WHAT THE TASK REQUIRES ::
Answer these questions using the forum thread about chickens:
(a) How long was the brown snake that the White crested black Polish caught?
(b) About how old is the bird Sheepshape shows with one of his ladies?
(c) What two fried foods does Baymule say they love?

EXCERPT PROVIDED ::
- - - -

Could we see more pictures of him?? He is quite unique


----------



## Pastor Dave (Sep 22, 2017)

I reckon all that is why gizzards are so good and not just for catfishin'


----------



## Baymule (Sep 22, 2017)

I love fried gizzards and livers.


----------



## 2minilamanchas (Sep 22, 2017)

All chickens are cannibals! I have a little White crested black polish who caught a 2 foot brown snake and ate it all like a noodle. She didn't eat much for a few days due to such a large meal. I have a free range poultry farm and you would be amazed at what they will eat that moves. This is why I don't eat eggs! Crazy cause that's what I due sell eggs....


----------



## Sheepshape (Sep 23, 2017)

Kaye said:


> Could we see more pictures of him?? He is quite unique



Here he is with one of his ladies




Scruffy feathers on his legs and feet....one huge spur (he managed to pull the other off when he entrapped it somewhere), ginger mullet, green eyes, huge, but extremely friendly. He's about 7 years old.

It's good to hear (do I mean that?) that other folk have chickens with such catholic food tastes. It seems to me that there is almost nothing that is not seen as food....even expanded polystyrene and wood shavings. The true trash can of the bird world.


----------



## Lizjax (Jan 20, 2018)

My chickens love dog poop!!! They will pick it out of their bottoms while they are going and it makes one of my poor digs so uncomfortable!!!


----------

- - - -

PROVIDED MATERIAL ::

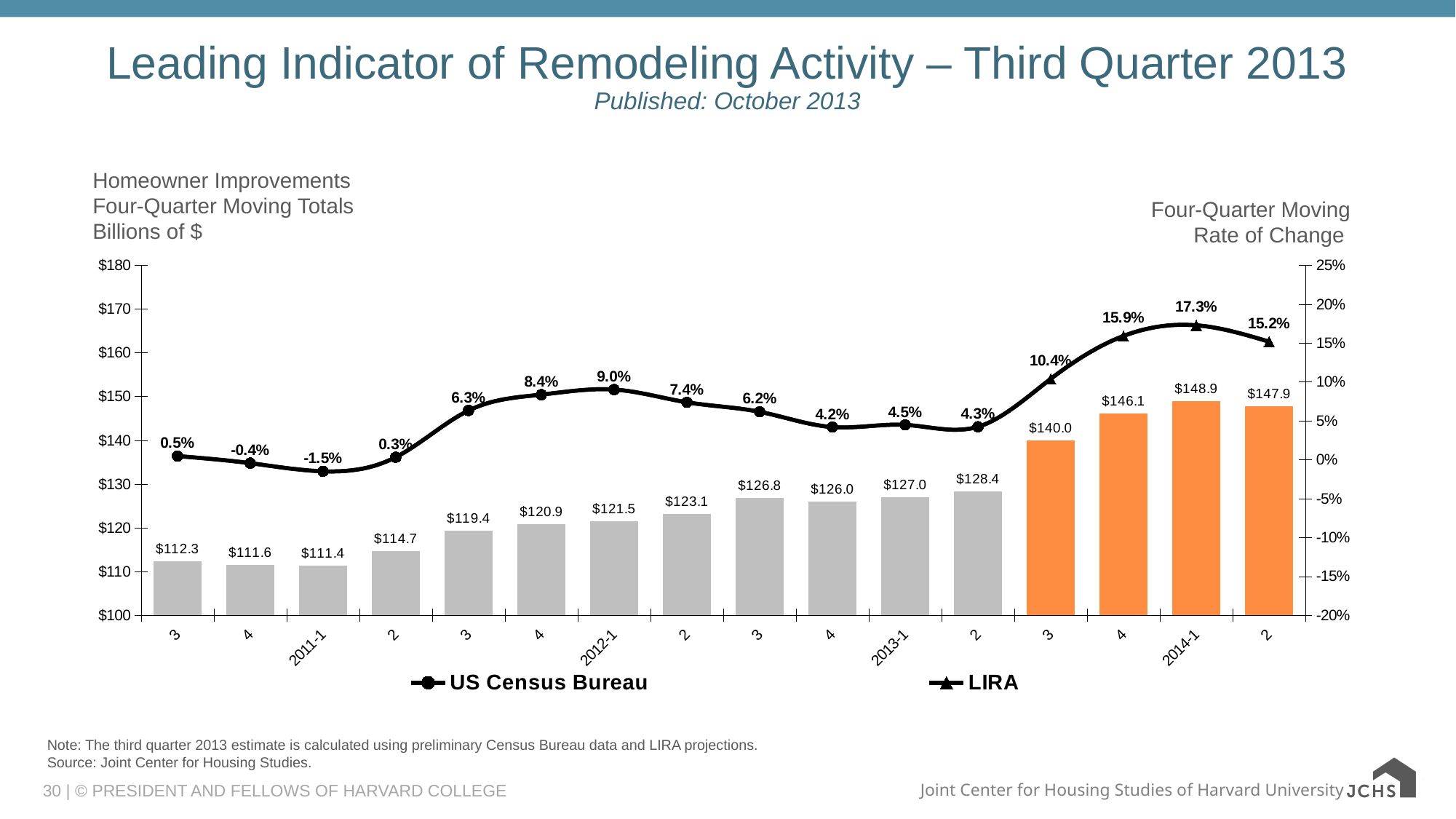
What is the four-quarter moving rate of change for 2013-1? 4.5% What is the highest four-quarter moving rate of change shown on the line? 17.3% How many series does the legend list? 2 Does the four-quarter moving rate of change rise or fall from 2013-2 to 2014-1? Rise What kind of chart is shown on the slide? Combined bar and line chart Which is larger, the four-quarter moving total for the third quarter of 2012 ($126.8) or the fourth quarter of 2012 ($126.0)? Third quarter of 2012 What is the four-quarter moving total for 2012-1? $121.5 What is the lowest four-quarter moving rate of change shown on the line? -1.5% Which quarter has the highest four-quarter moving total bar? 2014-1 ($148.9) How many quarterly bars are plotted on the chart? 16 What is the difference between the four-quarter moving totals for 2014-1 and 2013-1? $21.9 Which quarter has the lowest four-quarter moving total bar? 2011-1 ($111.4)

- - - -

SOLVED EXERCISE ::
(a) 2 feet
(b) About 7 years old
(c) Fried gizzards and livers